The company had two registered members, one of which was its sole director and the other was a dissolved company. The director decided to put his company into liquidation and accordingly appointed an administrator. However, the articles of association for the company required a quorum of two directors at board meetings and creditors of the company challenged the appointment.
The first point addressed was whether the sole director of a company, whose articles required two directors for its board meeting to be quorate, could validly appoint administrators under paragraph 22 of Schedule B1 to the Insolvency Act 1986 (as inserted by section 248 of the Enterprise Act 2008). The creditors contended that the sole director was not entitled to make any valid appointment, when there was no second director to make up a valid quorum of two directors and the court agreed.

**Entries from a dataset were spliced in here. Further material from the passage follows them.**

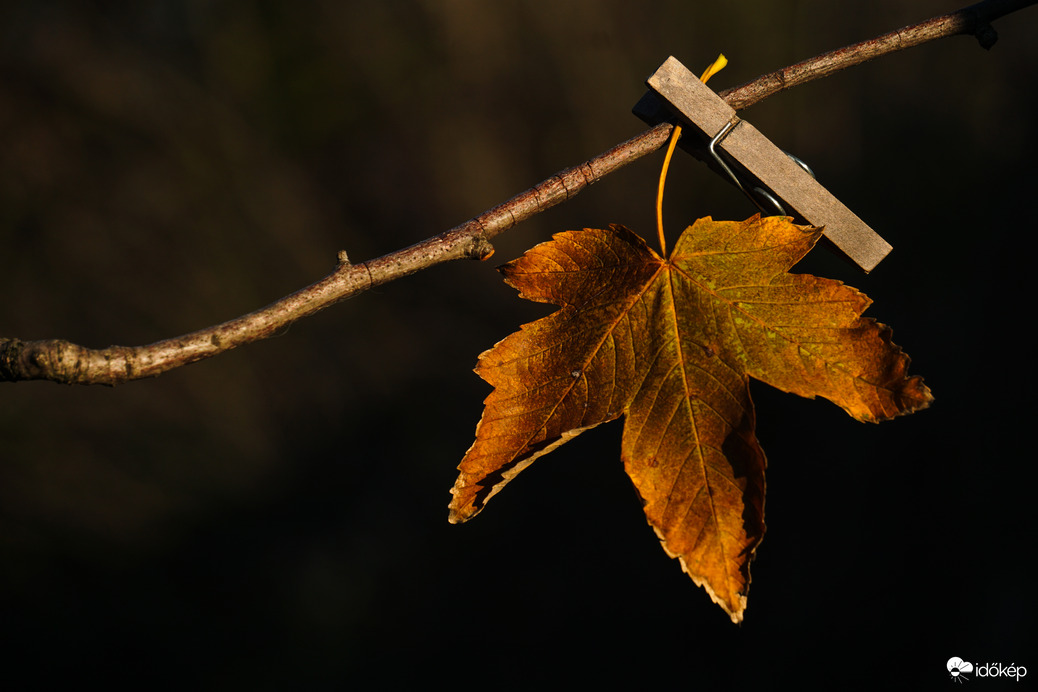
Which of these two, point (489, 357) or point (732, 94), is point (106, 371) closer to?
point (489, 357)

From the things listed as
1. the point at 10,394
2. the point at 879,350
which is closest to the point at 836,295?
the point at 879,350

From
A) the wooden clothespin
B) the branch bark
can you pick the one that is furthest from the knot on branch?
the wooden clothespin

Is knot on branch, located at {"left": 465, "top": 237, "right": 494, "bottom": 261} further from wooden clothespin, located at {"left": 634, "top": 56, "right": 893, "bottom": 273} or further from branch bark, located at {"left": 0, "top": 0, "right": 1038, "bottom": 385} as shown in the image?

The second point addressed was whether the company could have a quorum of one for a members meeting, given that the sole director owned 75% of the shares and the other 25% of the shares were owned by a dissolved company.
On the second point, the court referred to the companies register which still showed the (dissolved) company as a shareholder. The word “member” in the articles of association and in the Companies Act 2006 includes “any member registered on the company’s register, whether alive or dead, and, if corporate, whether subsisting in an insolvency procedure or dissolved”. As such the court ruled that BW Estate Ltd was still a two-member company.
The court concluded that the appointment of the administrators was invalid.